#### Work required
Please rewrite all of the records below, changing "brick building" to "brick facade" and keeping everything else the same. Leave the pictures out.

#### Records for the exercise
○ ○ ○ ○

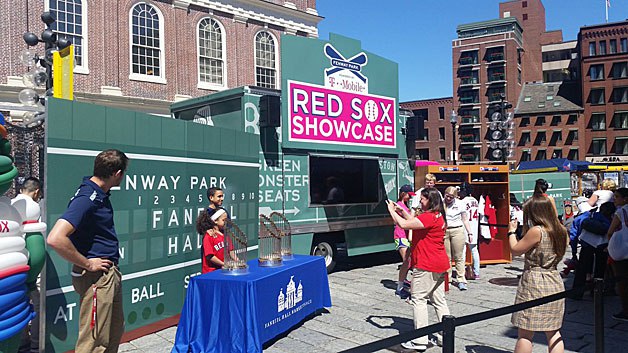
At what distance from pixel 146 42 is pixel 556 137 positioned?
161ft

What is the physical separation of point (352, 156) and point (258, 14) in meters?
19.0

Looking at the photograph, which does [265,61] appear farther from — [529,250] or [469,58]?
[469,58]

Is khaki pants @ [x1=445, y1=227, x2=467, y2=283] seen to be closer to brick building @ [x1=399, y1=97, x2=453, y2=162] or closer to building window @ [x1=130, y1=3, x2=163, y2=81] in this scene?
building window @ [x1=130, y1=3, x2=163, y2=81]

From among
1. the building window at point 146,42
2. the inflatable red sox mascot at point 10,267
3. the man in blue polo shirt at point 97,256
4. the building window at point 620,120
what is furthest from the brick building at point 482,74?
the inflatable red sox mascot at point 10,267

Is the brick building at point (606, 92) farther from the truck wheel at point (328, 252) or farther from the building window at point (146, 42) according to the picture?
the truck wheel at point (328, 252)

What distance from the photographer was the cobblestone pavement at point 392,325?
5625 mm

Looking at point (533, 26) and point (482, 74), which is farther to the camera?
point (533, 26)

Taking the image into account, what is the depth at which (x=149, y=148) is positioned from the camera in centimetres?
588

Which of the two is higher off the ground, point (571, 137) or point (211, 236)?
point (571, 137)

○ ○ ○ ○

#### Solution for this exercise
At what distance from pixel 146 42 is pixel 556 137 positioned?
161ft

What is the physical separation of point (352, 156) and point (258, 14) in meters?
19.0

Looking at the photograph, which does [265,61] appear farther from — [529,250] or [469,58]?
[469,58]

Is khaki pants @ [x1=445, y1=227, x2=467, y2=283] seen to be closer to brick facade @ [x1=399, y1=97, x2=453, y2=162] or closer to building window @ [x1=130, y1=3, x2=163, y2=81] in this scene?
building window @ [x1=130, y1=3, x2=163, y2=81]

From among
1. the building window at point 146,42
2. the inflatable red sox mascot at point 10,267
3. the man in blue polo shirt at point 97,256
4. the building window at point 620,120
what is furthest from the brick facade at point 482,74?
the inflatable red sox mascot at point 10,267

Is the brick facade at point (606, 92) farther from the truck wheel at point (328, 252) or farther from the building window at point (146, 42) according to the picture?
the truck wheel at point (328, 252)

What distance from the photographer was the cobblestone pavement at point 392,325?
5625 mm

Looking at point (533, 26) and point (482, 74), which is farther to the camera?
point (533, 26)

Taking the image into account, what is the depth at which (x=149, y=148) is positioned from the camera in centimetres?
588

Which of the two is higher off the ground, point (571, 137) or point (211, 236)?
point (571, 137)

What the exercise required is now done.